Update README.md

agile-lab · web-flow · commit 8b8a36fbd836 · 2022-03-04T12:10:31.000+01:00
diff --git a/README.md b/README.md
@@ -22,10 +22,9 @@ The fixed structure must be technology agnostic.
 
 ### General
 
-* `ID: [String]` UUID
-* `Name: [String]` the identifier of the Data Product
+* `ID: [String]` the unique identifier of the Data Product --> this will never change in the life of a DP
+* `Name: [String]` the name of DP
 * `FullyQualifiedName: [String]` Human-readable that uniquely identifies an entity
-* `DisplayName: [String]` Optional name used for display purposes
 * `Domain: [String]` the identifier of the domain this DP is belonging to
 * `Description: [String]` detailed description about what functional area this DP is representing, what purpose has and business related information.

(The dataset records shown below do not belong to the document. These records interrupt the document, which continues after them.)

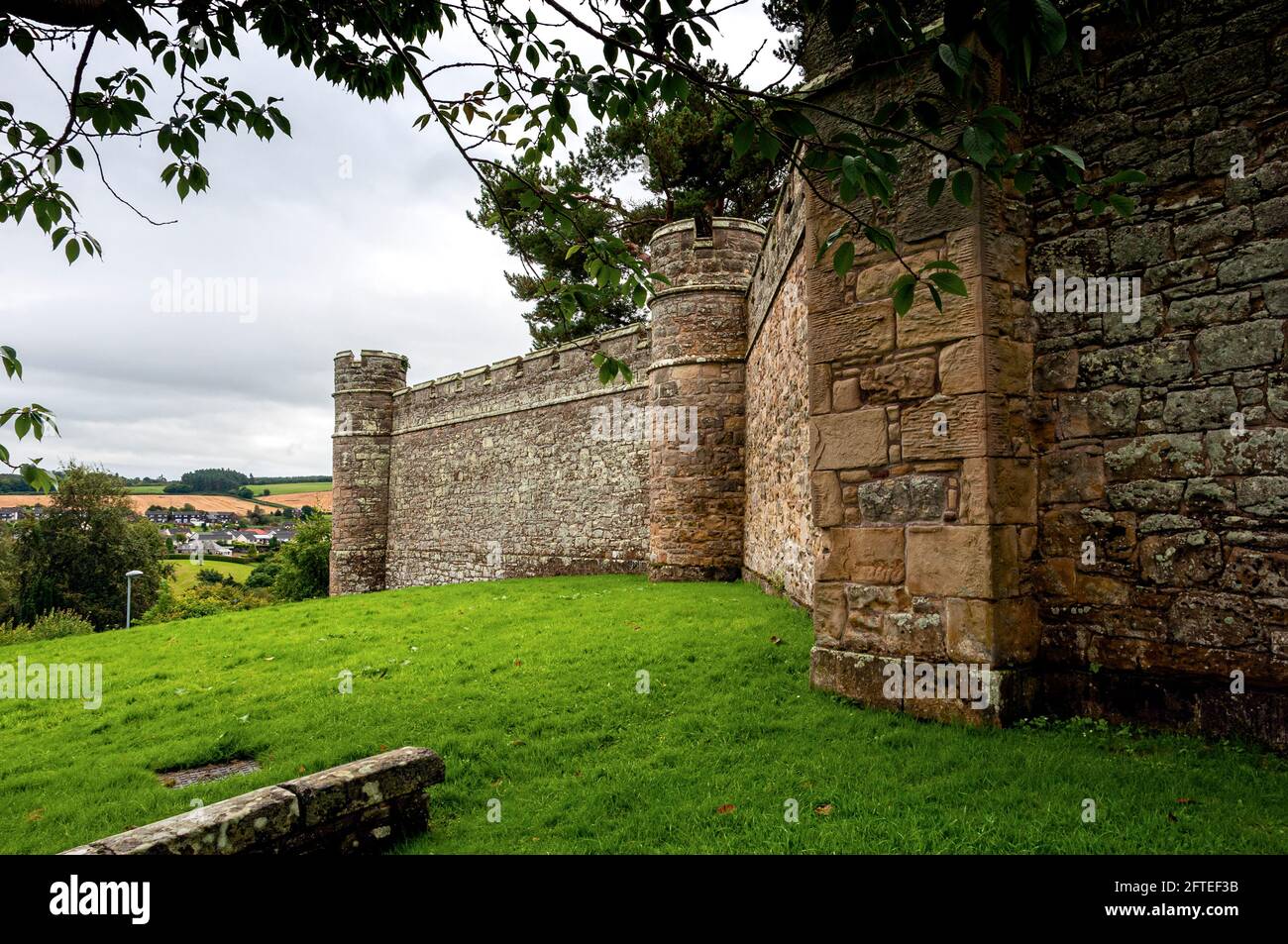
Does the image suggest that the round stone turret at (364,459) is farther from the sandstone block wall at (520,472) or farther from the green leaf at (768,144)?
the green leaf at (768,144)

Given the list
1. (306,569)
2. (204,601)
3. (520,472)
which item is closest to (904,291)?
(520,472)

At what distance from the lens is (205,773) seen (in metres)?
4.46

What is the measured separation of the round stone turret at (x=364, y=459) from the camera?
74.7 ft

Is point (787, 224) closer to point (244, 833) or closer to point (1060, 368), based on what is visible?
point (1060, 368)

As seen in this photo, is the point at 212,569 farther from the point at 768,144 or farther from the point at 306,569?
the point at 768,144

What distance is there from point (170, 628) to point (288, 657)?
4.76 m

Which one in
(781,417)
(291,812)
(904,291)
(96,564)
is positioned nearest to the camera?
(904,291)

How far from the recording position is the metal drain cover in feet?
14.1

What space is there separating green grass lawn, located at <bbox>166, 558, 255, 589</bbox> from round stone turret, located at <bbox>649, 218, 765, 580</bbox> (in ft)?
117

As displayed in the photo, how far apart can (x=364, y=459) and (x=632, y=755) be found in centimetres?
2098

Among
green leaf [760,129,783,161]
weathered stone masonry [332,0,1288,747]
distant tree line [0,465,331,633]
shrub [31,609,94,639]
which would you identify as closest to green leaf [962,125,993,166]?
green leaf [760,129,783,161]

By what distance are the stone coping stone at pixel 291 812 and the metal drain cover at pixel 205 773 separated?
1.51 meters

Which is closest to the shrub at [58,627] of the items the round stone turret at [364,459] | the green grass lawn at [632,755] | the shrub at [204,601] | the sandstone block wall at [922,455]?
the shrub at [204,601]

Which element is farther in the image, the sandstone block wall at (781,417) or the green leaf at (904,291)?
the sandstone block wall at (781,417)
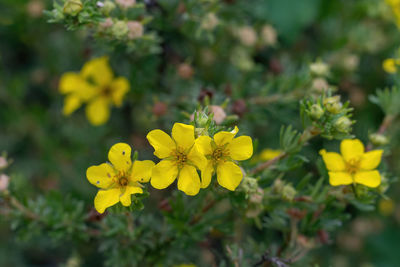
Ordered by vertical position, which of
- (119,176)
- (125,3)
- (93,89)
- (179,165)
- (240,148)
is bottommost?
(93,89)

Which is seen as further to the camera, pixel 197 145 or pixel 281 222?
pixel 281 222

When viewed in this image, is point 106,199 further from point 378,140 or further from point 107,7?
point 378,140

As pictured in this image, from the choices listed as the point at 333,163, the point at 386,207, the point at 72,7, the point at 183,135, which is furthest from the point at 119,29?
the point at 386,207

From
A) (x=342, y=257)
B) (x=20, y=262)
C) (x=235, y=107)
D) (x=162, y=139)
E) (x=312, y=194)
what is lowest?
(x=20, y=262)

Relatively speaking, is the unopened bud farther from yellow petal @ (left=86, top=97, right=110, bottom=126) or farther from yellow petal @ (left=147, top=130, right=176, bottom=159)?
yellow petal @ (left=86, top=97, right=110, bottom=126)

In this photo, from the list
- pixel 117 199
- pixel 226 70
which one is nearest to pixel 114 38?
pixel 117 199

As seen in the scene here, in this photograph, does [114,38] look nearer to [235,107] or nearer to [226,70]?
[235,107]
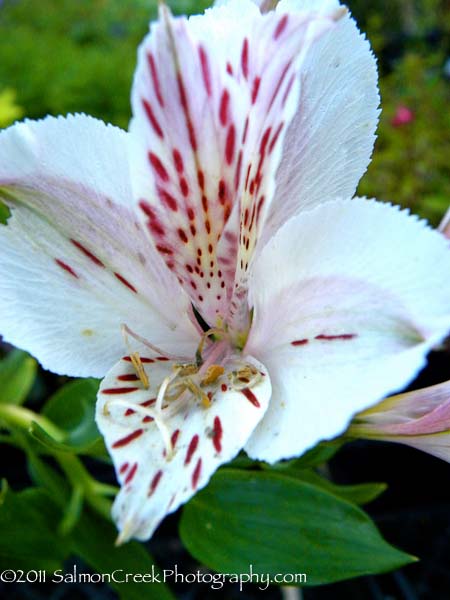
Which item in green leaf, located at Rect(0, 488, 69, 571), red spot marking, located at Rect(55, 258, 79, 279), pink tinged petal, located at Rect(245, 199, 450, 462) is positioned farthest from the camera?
green leaf, located at Rect(0, 488, 69, 571)

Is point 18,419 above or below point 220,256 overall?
below

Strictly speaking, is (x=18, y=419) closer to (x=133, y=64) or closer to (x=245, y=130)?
(x=245, y=130)

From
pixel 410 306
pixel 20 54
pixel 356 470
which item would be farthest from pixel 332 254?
pixel 20 54

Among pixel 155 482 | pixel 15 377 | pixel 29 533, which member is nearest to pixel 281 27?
pixel 155 482

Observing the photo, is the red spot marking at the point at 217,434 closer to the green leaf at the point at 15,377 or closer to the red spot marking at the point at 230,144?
the red spot marking at the point at 230,144

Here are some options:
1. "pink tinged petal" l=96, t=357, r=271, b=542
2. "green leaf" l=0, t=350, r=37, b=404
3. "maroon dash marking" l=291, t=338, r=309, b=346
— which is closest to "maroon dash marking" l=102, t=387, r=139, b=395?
"pink tinged petal" l=96, t=357, r=271, b=542

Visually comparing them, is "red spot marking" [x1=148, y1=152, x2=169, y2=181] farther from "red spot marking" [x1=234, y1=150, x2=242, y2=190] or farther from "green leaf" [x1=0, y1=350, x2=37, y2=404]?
"green leaf" [x1=0, y1=350, x2=37, y2=404]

 * `Version: [String]` this is representing the version of the DP, because we consider the DP as an indipendent unit of deployment, so if a breaking change is needed, we create a brand new versionof the DP
@@ -38,17 +37,16 @@ The fixed structure must be technology agnostic.
 * `Tags: [Array[Yaml]]` Free tags at DP level ( please refer to OpenMetadata https://docs.open-metadata.org/openmetadata/schemas/entities/tagcategory )
 * `Specific: [Yaml]` this is a custom section where we can put all the information strictly related to a specific execution environment. It can also refer to an additional file. At this level we also embed all the information to provision the general infrastructure ( resource groups, networking, etc ) needed for a specific Data Product. For example if a company decide to create a ResourceGroup for each data product and have a subscription reference for each domain and environment, it will be specified at this level. Also it is reccommended to put general security here, Azure Policy or IAM policies, VPC/Vnet, Subnet. THis will be filled merging data from 
 
-The **unique identifier** of a DataProduct is the concatenation of Domain, Name and Version. So we will refer to the `DP_UK` as a string composed in the following way `$DPDomain.$DPName.$DPVersion`
+The **unique identifier** of a DataProduct is the concatenation of Domain, Name and Version. So we will refer to the `DP_UK` as a string composed in the following way `$DPDomain.$DPID.$DPVersion`
 
 
 
 
 ### Output Ports
 
-* `ID: [String]` UUID
-* `Name: [String]` the identifier of the output port
+* `ID: [String]` the unique identifier of the output port --> not modifiable
+* `Name: [String]` the name of the DP
 * `FullyQualifiedName: [String]` Human-readable that uniquely identifies an entity
-* `DisplayName: [String]` Optional name used for display purposes
 * `ResourceType: [String]` the kind of output port: Files - SQL - Events. This should be extendible with GraphQL or others.
 * `Technology: [String]` the underlying technology is useful for the consumer to understand better how to consume the output port and also needed for self serve provisioning specific stuff.
 * `Description: [String]` detailed explanation about the function and the meaning of the output port
@@ -74,25 +72,23 @@ The **unique identifier** of a DataProduct is the concatenation of Domain, Name
 
 ### Workloads
 
-* `ID: [String]` UUID
-* `Name: [String]` the identifier of the workload
+* `ID: [String]` the unique identifier of the workload
+* `Name: [String]` the name of the workload
 * `FullyQualifiedName: [String]` Human-readable that uniquely identifies an entity
-* `DisplayName: [String]` Optional name used for display purposes
 * `Description: [String]` detailed description about the process, its purpose and characteristics
 * `ResourceType: [String]` explain what type of workload is: Ingestion ETL, Streaming, Internal Process, etc.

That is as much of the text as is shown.